- Theatrical release poster
- Directed by: Susanne Bier
- Written by: Christopher Kyle
- Based on: Serena by Ron Rash
- Produced by: Nick Wechsler; Susanne Bier; Steve Schwartz; Paula Mae Schwartz; Todd Wagner; Ron Halpern; Ben Cosgrove;
- Starring: Bradley Cooper; Jennifer Lawrence; Rhys Ifans; Toby Jones; David Dencik; Sean Harris; Ana Ularu;
- Cinematography: Morten Søborg
- Edited by: Pernille Bech Christensen; Matthew Newman; Simon Webb;
- Music by: Johan Söderqvist
- Production companies: 2929 Entertainment; Chockstone Pictures; Nick Wechsler Productions;
- Distributed by: Magnolia Pictures (United States); StudioCanal (United Kingdom and France);
- Release dates: October 13, 2014 (BFI London Film Festival); October 24, 2014 (United Kingdom); November 12, 2014 (France); March 27, 2015 (United States);
- Running time: 110 minutes
- Countries: United States; France;
- Language: English
- Budget: $25–30 million
- Box office: $5 million

= Serena (2014 film) =

American-French drama film

Serena is a 2014 drama film based on the 2008 novel of the same name by American author Ron Rash. Directed by Susanne Bier, the film stars Jennifer Lawrence and Bradley Cooper as newlyweds running a timber business in 1930s North Carolina. It received negative reviews and was a box office failure, grossing $5 million worldwide against a $25–30 million production budget.

• Data extract:
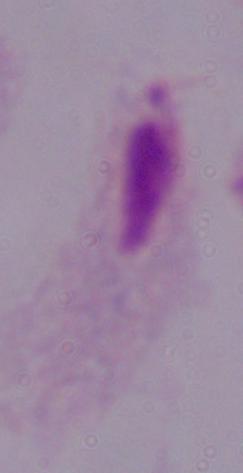
Summary:
  - Magnification: 1000x
  - Modality: micrograph
  - Identification: trichomonad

• Given exercise: Pick up the article on the 2014 film Serena after its last sentence and continue it.

• Solved problem:
==Plot==

In Depression-era North Carolina, George Pemberton is an ambitious timber baron who falls in love with Serena Shaw, a young woman with a sad past. They marry, and she joins him on his land and starts to take control, pressuring and questioning George while remaining affectionate.

George's business partner Buchanan feels threatened as Serena begins to undermine his authority. The partnership worsens, and Buchanan strikes a deal with the local sheriff, who wants to buy George's land to make a park. George is hurt by his betrayal, and Serena convinces him Buchanan was never his friend.

On a shooting trip, George and Buchanan go alone to flush out a bear. George contemplates killing him, only to hesitate and be seen by him. Buchanan cocks his rifle, but George fires first and kills him. Campbell, George's worker, witnesses the murder but denies it to Sheriff McDowell, and the death is ruled an accident. Serena consoles George and justifies his actions.

After seeing his illegitimate son Jacob posing with his mother, Rachel, for a picture, George feels responsible for the boy and begins giving her money. Serena remains unaware of this, but considers Rachel and the baby a threat.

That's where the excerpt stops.